= To do =
Turn the lines of the items below into a JSON list of strings, one string per line. Skip blank lines and leave the pictures out.

= Stored data =
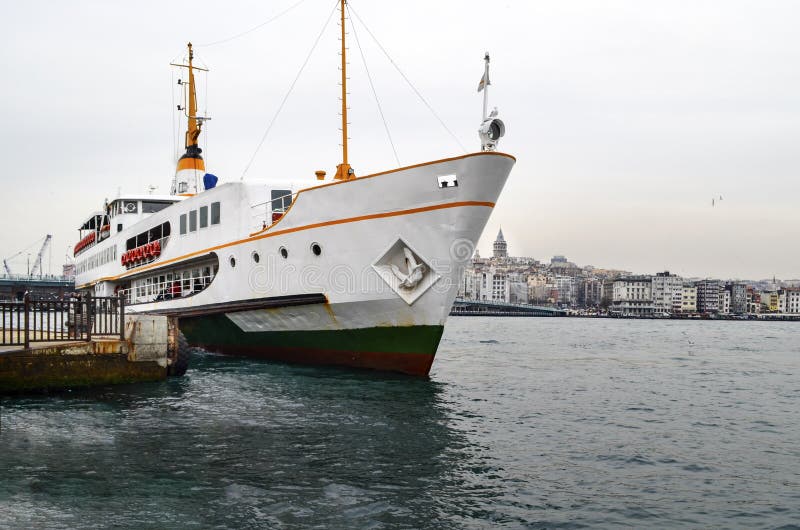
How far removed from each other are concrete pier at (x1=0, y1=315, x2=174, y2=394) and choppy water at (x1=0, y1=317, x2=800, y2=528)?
1.66 feet

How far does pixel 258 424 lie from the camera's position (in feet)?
37.9

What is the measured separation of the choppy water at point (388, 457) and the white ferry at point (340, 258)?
1.64 m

= Solution to this problem =
[
  "How far removed from each other are concrete pier at (x1=0, y1=315, x2=174, y2=394) and choppy water at (x1=0, y1=317, x2=800, y2=528)?",
  "1.66 feet",
  "How far does pixel 258 424 lie from the camera's position (in feet)?",
  "37.9",
  "What is the measured separation of the choppy water at point (388, 457) and the white ferry at point (340, 258)?",
  "1.64 m"
]